When we look a little closer at our collective and shared behaviours in our modern daily life, I beg to argue that our inner ancient nomad has found ways to express himself. He is there in our desire for adventure, discovery, making plans, creating and wanting change in ourselves and our surroundings. We are still looking to the horizon and changing the scenery, routinely, and habitually. 

The gift of being human that separates us from other life is this ability to ask “what’s next?”. We plan holidays away to new places, home improvements, trips to exotic shows and events. We play sports and follow teams. We buy new cars, new clothes, new hairdos, arrange parties and family gatherings. We change jobs, and take courses to expand our minds. We plan our week the events ahead and ultimately we have been feeding our inner nomads without knowing it. Always planning what’s next. 

What is on the horizon has been and still is a fundamental contributor to our ability to motivate ourselves. The coming of change has enabled us to hope, push through hard times and stay strong. Our ancient nomad has played a huge role in our mental health from the beginning and needs a serious tending to as we come out of the other side of this Pandemic.

The Covid-19 Pandemic has shaken this part of our psyche, this fundamental way we find meaning and thus motivation in an unanticipated and rather critical way. It took away our plans, our hopes, and our sources of motivation.

[Dataset items]
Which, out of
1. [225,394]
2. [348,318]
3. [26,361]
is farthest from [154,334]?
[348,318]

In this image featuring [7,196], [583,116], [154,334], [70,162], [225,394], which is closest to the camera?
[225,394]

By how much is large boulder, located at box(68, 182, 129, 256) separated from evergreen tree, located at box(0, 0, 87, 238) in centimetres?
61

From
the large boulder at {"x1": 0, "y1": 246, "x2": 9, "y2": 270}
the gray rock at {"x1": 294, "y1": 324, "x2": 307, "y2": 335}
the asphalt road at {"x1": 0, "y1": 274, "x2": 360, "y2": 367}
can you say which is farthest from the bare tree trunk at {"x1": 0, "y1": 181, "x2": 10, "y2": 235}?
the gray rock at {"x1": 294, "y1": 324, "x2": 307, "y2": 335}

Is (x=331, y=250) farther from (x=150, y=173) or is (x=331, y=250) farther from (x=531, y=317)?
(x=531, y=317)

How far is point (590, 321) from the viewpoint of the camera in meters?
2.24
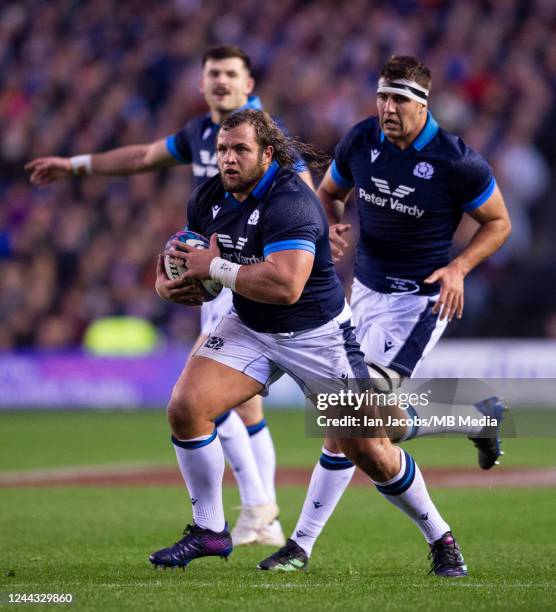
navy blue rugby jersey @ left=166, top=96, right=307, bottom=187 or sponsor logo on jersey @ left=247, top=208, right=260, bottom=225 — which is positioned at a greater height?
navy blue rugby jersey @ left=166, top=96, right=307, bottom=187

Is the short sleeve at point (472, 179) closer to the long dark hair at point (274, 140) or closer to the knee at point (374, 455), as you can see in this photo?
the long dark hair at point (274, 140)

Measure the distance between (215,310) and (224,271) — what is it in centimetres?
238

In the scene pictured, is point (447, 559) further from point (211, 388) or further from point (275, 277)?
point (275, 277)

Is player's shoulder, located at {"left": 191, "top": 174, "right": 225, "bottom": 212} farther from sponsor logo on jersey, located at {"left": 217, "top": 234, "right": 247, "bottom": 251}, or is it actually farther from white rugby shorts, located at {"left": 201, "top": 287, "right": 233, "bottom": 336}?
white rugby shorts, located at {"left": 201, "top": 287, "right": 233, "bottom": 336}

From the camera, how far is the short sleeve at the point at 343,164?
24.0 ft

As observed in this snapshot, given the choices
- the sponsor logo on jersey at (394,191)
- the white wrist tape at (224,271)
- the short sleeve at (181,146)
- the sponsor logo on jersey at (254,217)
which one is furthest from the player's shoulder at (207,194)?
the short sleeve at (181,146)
==
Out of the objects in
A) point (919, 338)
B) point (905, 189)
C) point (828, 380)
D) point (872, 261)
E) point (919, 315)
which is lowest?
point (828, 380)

> [DIRECTIONS] In the passage about our inner ancient nomad, what gift of being human separates us from other life?

> [EXERCISE RESPONSE] The ability to ask “what’s next?”